Here is the abridged training code I used, copied pretty much straight from one of the pytorch examples:
model = FlatNet(fft_size)
model.train()
criterion = nn.MSELoss()
optimizer = optim.Adam(model.parameters(), lr=1e-5)
while not done:
for data in dataset:
corrupted = data[:,0,:]
clean = data[:,1,:]
optimizer.zero_grad()
pred = model(corrupted)
loss = criterion(pred, clean)
loss.backward()
optimizer.step()
As you can see I used a simple mean squared error loss metric and an adam optimizer with a learning rate of of 1×10-5.
Let’s take a look at some graphs! Everybody loves graphs!
The frequency plots show the uncorrupted spectrogram in orange, the corrupted one in blue and the reconstruction by the neural network in green.
As you can see the approximation is pretty damn good. The spectrum in the high frequencies tends a little towards being too smooth but it doesn’t make a big difference in the final files. One of the most impressive things is visible in the last graph from still pretty early in the training process. Not only is it able to recreate the high frequency spectrum but it also correctly removes the aliased frequencies from the low end! I did not expect that to work!
Unfucking the recordings
At this point the only step that remains is to use the freshly trained network to unfuck the recordings!
for file in bad_files:
data, sample_rate = sf.read(f"recordings/{file}")
data = data.T
orig_len = len(data[0])
left = data[0]
right = data[1]
# Generate STFT spectrogram of corrupted file, storing the phases for later
_, _, spec_l = sig.stft(left, fs=sample_rate, nperseg=fft_size)
_, _, spec_r = sig.stft(right, fs=sample_rate, nperseg=fft_size)
phases_l = np.angle(spec_l.T)
phases_r = np.angle(spec_r.T)
mags_l = lin_to_db(np.abs(spec_l.T))
mags_r = lin_to_db(np.abs(spec_r.T))
# Apply neural network to magnitudes
mags_fixed_l = model(torch.tensor(mags_l, dtype=torch.float)).detach().numpy()
mags_fixed_r = model(torch.tensor(mags_r, dtype=torch.float)).detach().numpy()
# Combine new magnitudes with original phase information
spec_fixed_l = db_to_lin(mags_fixed_l) * np.exp(1.0j*phases_l)
spec_fixed_r = db_to_lin(mags_fixed_r) * np.exp(1.0j*phases_r)
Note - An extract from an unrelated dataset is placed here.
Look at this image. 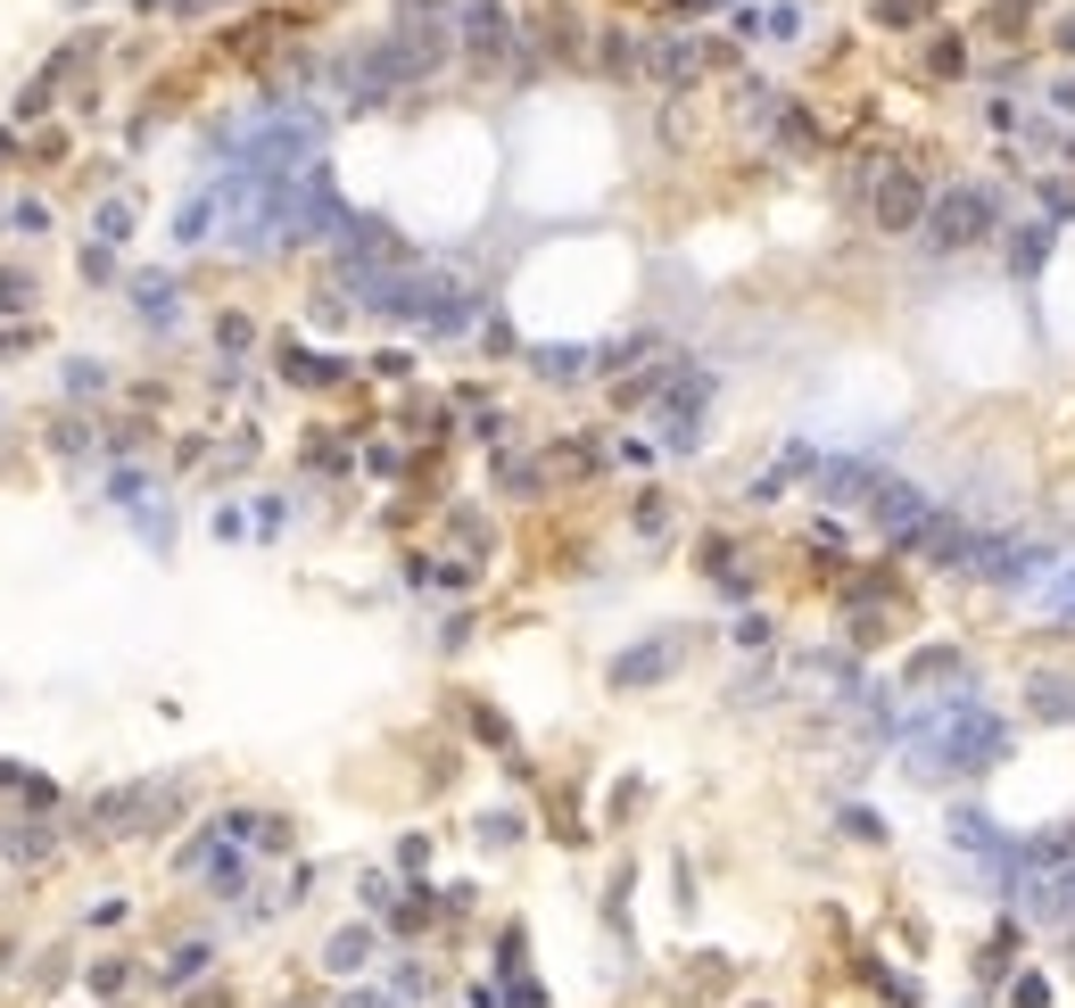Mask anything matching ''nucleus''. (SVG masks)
<instances>
[{"label":"nucleus","instance_id":"1","mask_svg":"<svg viewBox=\"0 0 1075 1008\" xmlns=\"http://www.w3.org/2000/svg\"><path fill=\"white\" fill-rule=\"evenodd\" d=\"M984 224H993V207H984V199H944V215H935V248H960V241H977Z\"/></svg>","mask_w":1075,"mask_h":1008},{"label":"nucleus","instance_id":"2","mask_svg":"<svg viewBox=\"0 0 1075 1008\" xmlns=\"http://www.w3.org/2000/svg\"><path fill=\"white\" fill-rule=\"evenodd\" d=\"M670 661H679V645H645V654H621V661H612V678H621V687H638V678H662Z\"/></svg>","mask_w":1075,"mask_h":1008},{"label":"nucleus","instance_id":"3","mask_svg":"<svg viewBox=\"0 0 1075 1008\" xmlns=\"http://www.w3.org/2000/svg\"><path fill=\"white\" fill-rule=\"evenodd\" d=\"M364 951H373V934H364V926H348V934H331L323 968H331V975H357V968H364Z\"/></svg>","mask_w":1075,"mask_h":1008},{"label":"nucleus","instance_id":"4","mask_svg":"<svg viewBox=\"0 0 1075 1008\" xmlns=\"http://www.w3.org/2000/svg\"><path fill=\"white\" fill-rule=\"evenodd\" d=\"M132 298H141V315H150V323H174V281L150 273V281H132Z\"/></svg>","mask_w":1075,"mask_h":1008},{"label":"nucleus","instance_id":"5","mask_svg":"<svg viewBox=\"0 0 1075 1008\" xmlns=\"http://www.w3.org/2000/svg\"><path fill=\"white\" fill-rule=\"evenodd\" d=\"M464 34H472L480 50H496V42H505V17H496L489 0H472V9H464Z\"/></svg>","mask_w":1075,"mask_h":1008},{"label":"nucleus","instance_id":"6","mask_svg":"<svg viewBox=\"0 0 1075 1008\" xmlns=\"http://www.w3.org/2000/svg\"><path fill=\"white\" fill-rule=\"evenodd\" d=\"M877 215H886V224L902 232L910 215H919V183H886V199H877Z\"/></svg>","mask_w":1075,"mask_h":1008},{"label":"nucleus","instance_id":"7","mask_svg":"<svg viewBox=\"0 0 1075 1008\" xmlns=\"http://www.w3.org/2000/svg\"><path fill=\"white\" fill-rule=\"evenodd\" d=\"M199 968H208V942H190V951H174V968H166V992H183V984H190Z\"/></svg>","mask_w":1075,"mask_h":1008},{"label":"nucleus","instance_id":"8","mask_svg":"<svg viewBox=\"0 0 1075 1008\" xmlns=\"http://www.w3.org/2000/svg\"><path fill=\"white\" fill-rule=\"evenodd\" d=\"M125 232H132V207L108 199V207H100V241H125Z\"/></svg>","mask_w":1075,"mask_h":1008},{"label":"nucleus","instance_id":"9","mask_svg":"<svg viewBox=\"0 0 1075 1008\" xmlns=\"http://www.w3.org/2000/svg\"><path fill=\"white\" fill-rule=\"evenodd\" d=\"M100 380H108L100 364H67V397H100Z\"/></svg>","mask_w":1075,"mask_h":1008},{"label":"nucleus","instance_id":"10","mask_svg":"<svg viewBox=\"0 0 1075 1008\" xmlns=\"http://www.w3.org/2000/svg\"><path fill=\"white\" fill-rule=\"evenodd\" d=\"M17 298H34V281H25V273H0V315H17Z\"/></svg>","mask_w":1075,"mask_h":1008}]
</instances>
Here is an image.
spec_fixed_l = spec_fixed_l.T
spec_fixed_r = spec_fixed_r.T
# Do a reverse STFT
_, left_fixed = sig.istft(spec_fixed_l, fs=sample_rate)
_, right_fixed = sig.istft(spec_fixed_r, fs=sample_rate)
# Crop recordings to original length to get rid of padding
left_fixed = left_fixed[:orig_len]
right_fixed = right_fixed[:orig_len]
# Put everything into a new wave file
fixed_data = np.stack((left_fixed, right_fixed)).T
sf.write(f"fixed/{file}", fixed_data, sample_rate, subtype="FLOAT")
As you can see we first generate an STFT spectrogram of the wave data just like we did for the training data, but this time I make sure to keep the phase information. Since the neural network doesn’t touch the phase information we’ll just reuse the original phases for the reconstruction. For the low frequency content that’s gonna be close enough and for the high frequency content it doesn’t really matter.
So, how well does it work? Really well! See for yourself!
Conclusion
So while it seems that right now most of the conversation about “AI” is dominated by grifters set on boiling the oceans I think there is some genuinely really useful and cool stuff you can do with machine learning, even on a tiny scale that runs on a computer from 2012.
I think it’s time to bring back bad machine learning. The trippy puppy slugs and terrifying synthesized voices from hell. I’m doing my part.